##### Werkgegevens

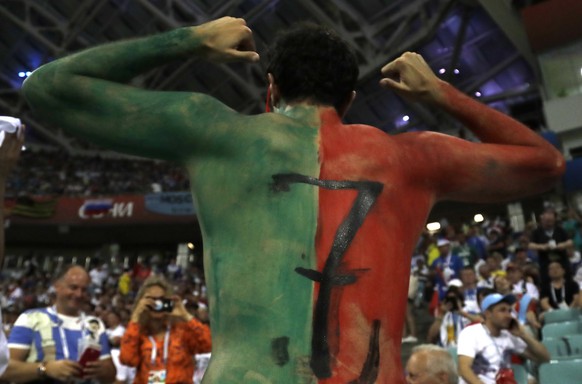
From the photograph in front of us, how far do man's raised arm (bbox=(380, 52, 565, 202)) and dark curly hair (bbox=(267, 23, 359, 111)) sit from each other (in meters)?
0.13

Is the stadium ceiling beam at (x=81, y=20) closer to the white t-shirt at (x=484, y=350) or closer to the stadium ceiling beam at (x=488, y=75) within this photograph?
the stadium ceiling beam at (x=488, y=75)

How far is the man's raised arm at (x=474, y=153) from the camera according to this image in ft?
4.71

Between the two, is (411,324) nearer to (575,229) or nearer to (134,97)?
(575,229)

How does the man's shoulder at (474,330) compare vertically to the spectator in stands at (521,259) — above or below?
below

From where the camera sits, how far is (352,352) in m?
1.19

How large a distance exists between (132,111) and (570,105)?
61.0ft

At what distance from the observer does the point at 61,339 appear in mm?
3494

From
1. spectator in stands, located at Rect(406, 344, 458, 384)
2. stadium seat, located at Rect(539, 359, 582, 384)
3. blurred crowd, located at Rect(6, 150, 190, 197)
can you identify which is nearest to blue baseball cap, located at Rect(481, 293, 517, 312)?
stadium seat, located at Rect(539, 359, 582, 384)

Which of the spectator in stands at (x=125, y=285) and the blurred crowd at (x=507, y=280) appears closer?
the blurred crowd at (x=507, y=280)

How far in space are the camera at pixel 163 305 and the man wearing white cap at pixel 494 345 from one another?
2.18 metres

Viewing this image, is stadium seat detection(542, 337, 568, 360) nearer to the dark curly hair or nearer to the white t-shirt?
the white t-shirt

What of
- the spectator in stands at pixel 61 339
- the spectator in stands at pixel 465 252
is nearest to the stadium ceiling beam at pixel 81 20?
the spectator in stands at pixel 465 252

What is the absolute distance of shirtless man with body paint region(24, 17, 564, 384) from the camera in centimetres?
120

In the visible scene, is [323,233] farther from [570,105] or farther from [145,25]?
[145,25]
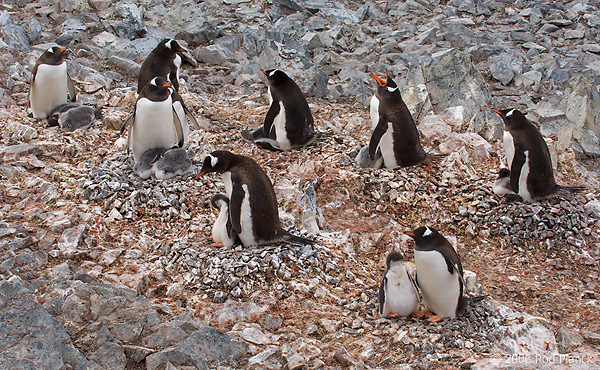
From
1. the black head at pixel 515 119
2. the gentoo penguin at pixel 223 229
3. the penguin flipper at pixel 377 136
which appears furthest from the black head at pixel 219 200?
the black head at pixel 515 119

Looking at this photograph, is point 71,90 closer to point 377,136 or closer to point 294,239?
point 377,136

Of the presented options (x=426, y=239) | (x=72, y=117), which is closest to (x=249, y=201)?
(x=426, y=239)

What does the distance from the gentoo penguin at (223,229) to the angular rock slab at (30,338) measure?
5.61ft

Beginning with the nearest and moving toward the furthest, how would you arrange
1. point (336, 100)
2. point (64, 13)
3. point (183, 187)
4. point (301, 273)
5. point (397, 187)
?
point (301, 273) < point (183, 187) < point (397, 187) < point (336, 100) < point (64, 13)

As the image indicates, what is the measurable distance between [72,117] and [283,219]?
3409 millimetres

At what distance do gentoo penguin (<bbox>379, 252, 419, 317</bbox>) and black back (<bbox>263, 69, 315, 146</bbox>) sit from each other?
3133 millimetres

##########

» De opdracht:
Kopieer het materiaal hierboven woord voor woord en laat daarbij de afbeeldingen weg.

» Uitgewerkte opdracht:
From the photograph in front of us, how far do man's raised arm (bbox=(380, 52, 565, 202)) and dark curly hair (bbox=(267, 23, 359, 111)) sit from each other (in meters)?
0.13

Is the stadium ceiling beam at (x=81, y=20) closer to the white t-shirt at (x=484, y=350) or closer to the stadium ceiling beam at (x=488, y=75) within this photograph?
the stadium ceiling beam at (x=488, y=75)

How far is the man's raised arm at (x=474, y=153) from the camera according to this image in ft?
4.71

Between the two, is (411,324) nearer to (575,229) or nearer to (134,97)?
(575,229)

How does the man's shoulder at (474,330) compare vertically to the spectator in stands at (521,259) — above or below?
below

From where the camera sits, how far is (352,352) in m?
1.19

How large a distance exists between (132,111) and (570,105)?
61.0ft

At what distance from the observer does the point at 61,339 appear in mm?
3494

From
1. spectator in stands, located at Rect(406, 344, 458, 384)
2. stadium seat, located at Rect(539, 359, 582, 384)
3. blurred crowd, located at Rect(6, 150, 190, 197)
can you identify which is nearest to blue baseball cap, located at Rect(481, 293, 517, 312)?
stadium seat, located at Rect(539, 359, 582, 384)

Which of the spectator in stands at (x=125, y=285) and the blurred crowd at (x=507, y=280) appears closer?
the blurred crowd at (x=507, y=280)

How far in space are the camera at pixel 163 305 and the man wearing white cap at pixel 494 345 from one another?
2.18 metres

Viewing this image, is stadium seat detection(542, 337, 568, 360) nearer to the dark curly hair or nearer to the white t-shirt?
the white t-shirt

What of
- the spectator in stands at pixel 61 339
- the spectator in stands at pixel 465 252
is nearest to the stadium ceiling beam at pixel 81 20?
the spectator in stands at pixel 465 252

What is the absolute distance of shirtless man with body paint region(24, 17, 564, 384) from the camera in centimetres?
120

In the visible scene, is [323,233] farther from [570,105] or farther from [145,25]?
[145,25]
From
1. the black head at pixel 515 119
2. the gentoo penguin at pixel 223 229
3. the penguin flipper at pixel 377 136
which appears furthest from the black head at pixel 219 200?
the black head at pixel 515 119

Looking at this photograph, is point 71,90 closer to point 377,136 or closer to point 294,239?
point 377,136

Of the presented options (x=426, y=239) | (x=72, y=117), which is closest to (x=249, y=201)?
(x=426, y=239)

What does the distance from the gentoo penguin at (223,229) to the angular rock slab at (30,338) measure?
5.61ft

Beginning with the nearest and moving toward the furthest, how would you arrange
1. point (336, 100)
2. point (64, 13)
3. point (183, 187)
4. point (301, 273)
5. point (397, 187)
?
point (301, 273) < point (183, 187) < point (397, 187) < point (336, 100) < point (64, 13)

As the image indicates, what is the measurable distance between [72,117] and [283,219]?
3409 millimetres

At what distance do gentoo penguin (<bbox>379, 252, 419, 317</bbox>) and black back (<bbox>263, 69, 315, 146</bbox>) sit from each other?
3133 millimetres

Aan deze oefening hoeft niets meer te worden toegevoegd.